**TASK DETAILS**
Please reproduce the lines of the records below from the one holding "Ryterna. Catálogo 2019 de Puertas de Garaje" through the one holding "2016 honda shadow", inclusive, skipping all pictures.

(Beginning of GIVEN DATA)

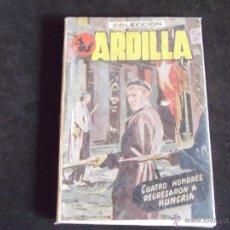 Libros: ENCICLOPEDIA PULGA-V25-105X75MM-COLECCION ARDILLA-CUATRO HOMBRES REGRESARON A HUNGRIA-64PAG-. Lote 45541474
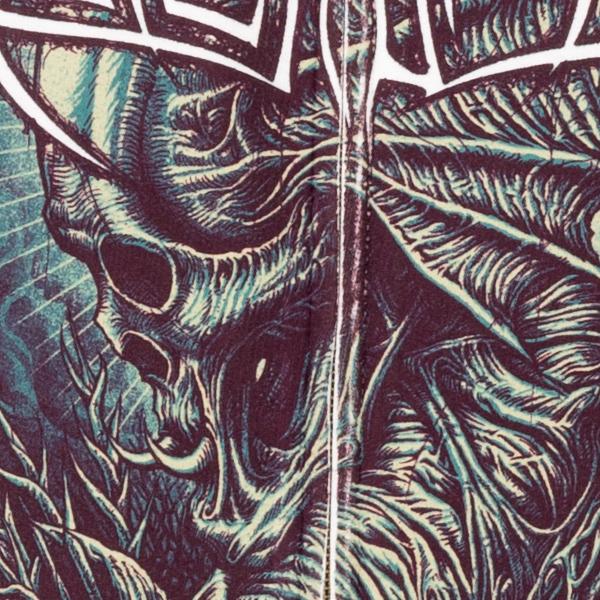 Skull Worm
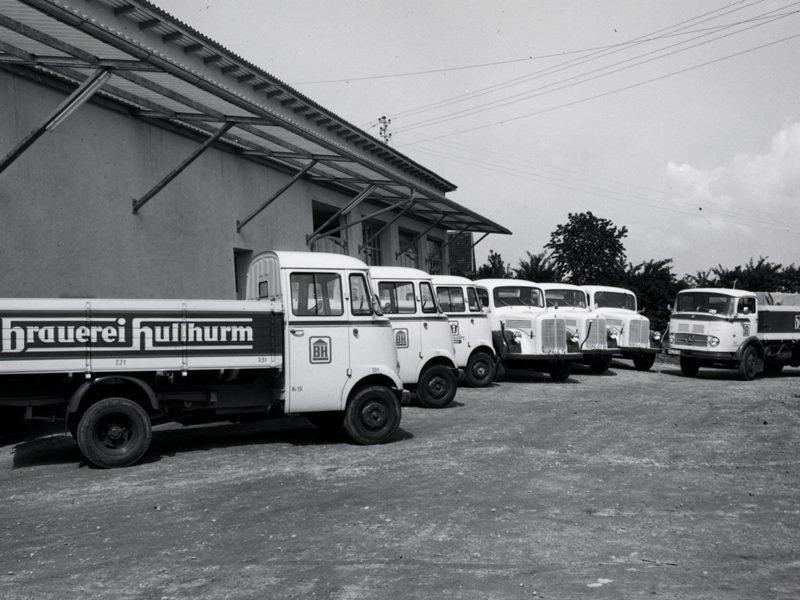 1963-Brauerei-Hutthurm-Hutthurm-Bayern-Fuhrpark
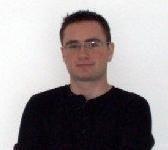 Mickaël Viaud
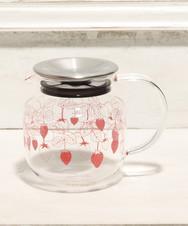 イチゴ茶漉し付き耐熱ポット
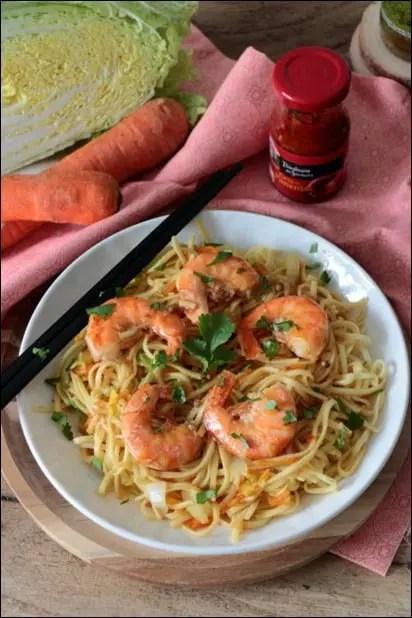 wok crevettes légumes
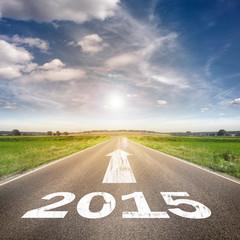 Street 2015
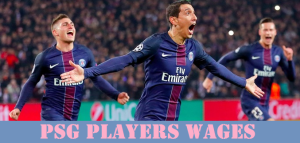 Paris Saint Germain Players Salaries 2017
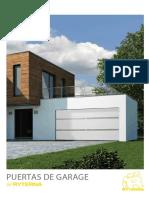 Ryterna. Catálogo 2019 de Puertas de Garaje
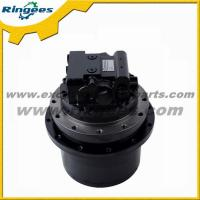 Best Factory direct sale Sumitomo excavator final drive assembly, Sumitomo travel motor factory wholesale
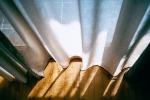 ม่านโปร่งแสง สระบุรี ร้านสมบัติผ้าม่าน - ร้านผ้าม่านราคาถูก รับติดตั้งม่านสระบุรี สมบัติผ้าม่าน
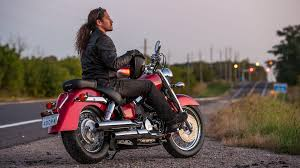 2016 honda shadow aero 750 review specs pictures videos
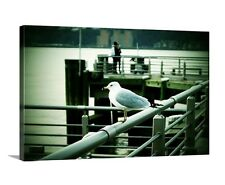 Canvas print wall Art photo by S Dolinni ©  24x36x1.5 Residents of New York
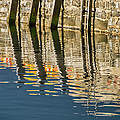 Harbour Reflections by Susie Peek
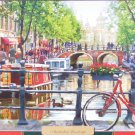 Castorland Amsterdam Landscape 1000 pc Jigsaw Puzzle Canals Bicycle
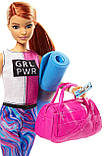 Барби йога безграничные движения шарнирная Barbie Made to Move Fitness Doll Бабрі йога фітнес, фото 5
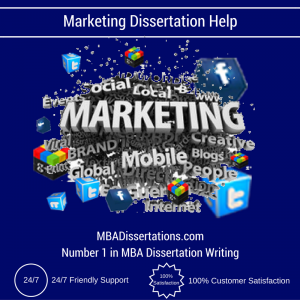 Marketing Dissertation Help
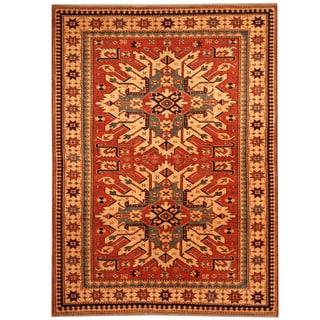 Herat Oriental Afghan Hand-knotted Vegetable Dye Tribal Shirvan Wool Rug (4' x 5'1)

(End of GIVEN DATA)

**WRITTEN ANSWER**
 Ryterna. Catálogo 2019 de Puertas de Garaje
 Best Factory direct sale Sumitomo excavator final drive assembly, Sumitomo travel motor factory wholesale
 ม่านโปร่งแสง สระบุรี ร้านสมบัติผ้าม่าน - ร้านผ้าม่านราคาถูก รับติดตั้งม่านสระบุรี สมบัติผ้าม่าน
 2016 honda shadow aero 750 review specs pictures videos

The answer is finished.